Rear Admiral Daniel Hagari, a spokesperson for the Israel Defense Forces (IDF), said that the hostages were located on the second floor of a building in Rafah.

He added that Israeli forces had “heavy exchanges of fire at several locations simultaneously, with many terrorists”.

The Israel Defense Forces (IDF) posted a statement on social media, saying that a “joint operation between the IDF, ISA [Israel Security Agency or Shin Bet], and Israel Police” rescued two Israeli hostages from Kibbutz Nir Yitzhak: Fernando Simon Marman (60) and Louis Har (70).

The hostages underwent tests at Sheba Medical Center in central Israel.

Its acting director, Armon Aek, said: “I’m very happy to announce that this night, two released hostages landed here.

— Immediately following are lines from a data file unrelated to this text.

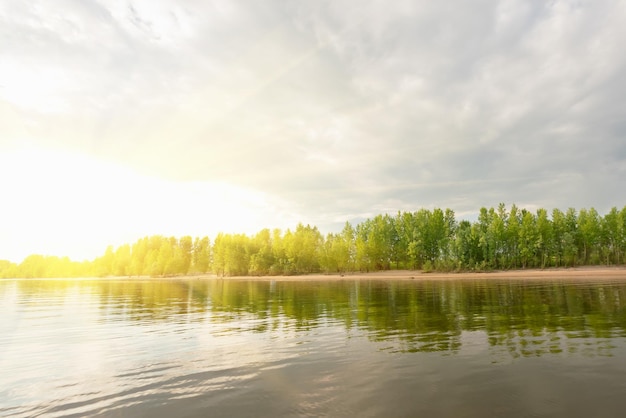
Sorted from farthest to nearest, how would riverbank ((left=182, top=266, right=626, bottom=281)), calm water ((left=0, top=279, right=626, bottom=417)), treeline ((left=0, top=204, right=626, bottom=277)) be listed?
treeline ((left=0, top=204, right=626, bottom=277)) < riverbank ((left=182, top=266, right=626, bottom=281)) < calm water ((left=0, top=279, right=626, bottom=417))

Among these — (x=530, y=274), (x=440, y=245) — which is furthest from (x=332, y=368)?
A: (x=440, y=245)

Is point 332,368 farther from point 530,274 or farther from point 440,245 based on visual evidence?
point 440,245

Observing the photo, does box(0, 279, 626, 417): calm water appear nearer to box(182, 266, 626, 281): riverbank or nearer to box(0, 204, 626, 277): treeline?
box(182, 266, 626, 281): riverbank

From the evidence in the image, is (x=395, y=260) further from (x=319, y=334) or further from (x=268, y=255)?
(x=319, y=334)

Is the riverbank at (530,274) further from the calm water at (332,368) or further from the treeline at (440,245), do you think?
the calm water at (332,368)

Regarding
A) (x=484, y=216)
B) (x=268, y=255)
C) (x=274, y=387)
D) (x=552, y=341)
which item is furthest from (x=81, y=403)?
(x=268, y=255)

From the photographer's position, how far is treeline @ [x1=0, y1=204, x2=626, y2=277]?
362 feet

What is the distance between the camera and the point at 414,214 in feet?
467

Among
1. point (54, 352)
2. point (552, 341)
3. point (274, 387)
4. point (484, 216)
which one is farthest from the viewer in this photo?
point (484, 216)

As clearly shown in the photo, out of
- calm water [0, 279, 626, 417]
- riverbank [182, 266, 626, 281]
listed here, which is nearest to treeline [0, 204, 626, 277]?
riverbank [182, 266, 626, 281]

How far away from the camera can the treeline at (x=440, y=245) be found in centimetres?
11031

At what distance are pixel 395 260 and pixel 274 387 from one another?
135609 millimetres

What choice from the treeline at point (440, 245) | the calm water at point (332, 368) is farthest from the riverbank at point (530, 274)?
the calm water at point (332, 368)

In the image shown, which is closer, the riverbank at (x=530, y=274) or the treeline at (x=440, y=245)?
the riverbank at (x=530, y=274)
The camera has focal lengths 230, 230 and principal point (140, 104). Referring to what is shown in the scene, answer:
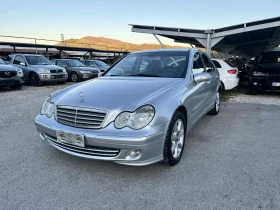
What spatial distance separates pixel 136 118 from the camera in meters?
2.53

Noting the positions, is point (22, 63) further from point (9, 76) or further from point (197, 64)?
point (197, 64)

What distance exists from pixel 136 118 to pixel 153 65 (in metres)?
1.71

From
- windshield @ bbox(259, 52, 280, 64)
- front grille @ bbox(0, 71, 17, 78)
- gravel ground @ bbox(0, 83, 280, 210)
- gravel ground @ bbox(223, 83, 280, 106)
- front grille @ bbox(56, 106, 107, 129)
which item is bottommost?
gravel ground @ bbox(0, 83, 280, 210)

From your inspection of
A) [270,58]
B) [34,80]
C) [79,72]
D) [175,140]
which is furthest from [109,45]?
[175,140]

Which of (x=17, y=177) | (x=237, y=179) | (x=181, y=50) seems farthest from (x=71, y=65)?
(x=237, y=179)

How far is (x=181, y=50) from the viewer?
417 centimetres

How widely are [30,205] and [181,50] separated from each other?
330cm

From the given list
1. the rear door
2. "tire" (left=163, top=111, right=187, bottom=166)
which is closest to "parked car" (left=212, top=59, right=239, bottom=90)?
"tire" (left=163, top=111, right=187, bottom=166)

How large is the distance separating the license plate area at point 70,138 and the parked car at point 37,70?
9.25 meters

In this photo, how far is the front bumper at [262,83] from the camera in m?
7.68

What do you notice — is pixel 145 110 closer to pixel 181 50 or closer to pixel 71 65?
pixel 181 50

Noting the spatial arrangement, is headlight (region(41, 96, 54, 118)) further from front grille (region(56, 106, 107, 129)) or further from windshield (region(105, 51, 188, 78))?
windshield (region(105, 51, 188, 78))

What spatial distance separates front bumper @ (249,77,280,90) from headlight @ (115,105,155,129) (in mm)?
6675

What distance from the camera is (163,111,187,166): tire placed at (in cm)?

“They were received in our ER [examination room] and initial examination was conducted by our ER staff and they are in a stable condition.”

The IDF said that Hamas kidnapped them in the 7 October cross-border attack that sparked the ground invasion.

The niece of Marman said she was still “shaking” from the news of her uncle’s rescue. “When I saw him I couldn’t believe he was real,” Gefen Sigal Ilan told AFP.

Israel’s military started its operations in the Gaza Strip after Hamas gunmen killed about 1,200 people in southern Israel on 7 October and took 253 people hostage. Some of those hostages were later freed.

On Monday, the health ministry in Gaza run by Hamas said that 164 people died and 200 were injured in Gaza over the last day, but it is unclear how many of them were victims of Israeli attacks overnight. The ministry reports that 28,340 Palestinians died and nearly 68,000 were wounded in the Strip since 7 October.

Several countries and international organisations advised Israel not to carry out its planned offensive in Rafah, where around 1.5 million people sought refuge. Most of them escaped from the rest of Gaza.

UK Foreign Secretary David Cameron said earlier that “over half of Gaza’s population are sheltering in the area”, while Saudi Arabia warned of “very serious repercussions” if Rafah was attacked.

Rafah – on the border with Egypt – is the only open point of entry for humanitarian aid into Gaza.

On Sunday, US President Joe Biden told Israeli Prime Minister Benjamin Netanyahu that a Rafah offensive should not happen without measures to ensure the safety of civilians. Biden said Israel needed a “credible and executable plan” to protect the more than a million people in the city, according to the White House.

Israel’s Prime Minister Benjamin Netanyahu has insisted it will go ahead and a plan is being prepared.

Meanwhile, Gaza’s Hamas rulers said there could be “tens of thousands” of casualties, warning that any operation would also undermine talks about a possible release of Israeli hostages held in the territory.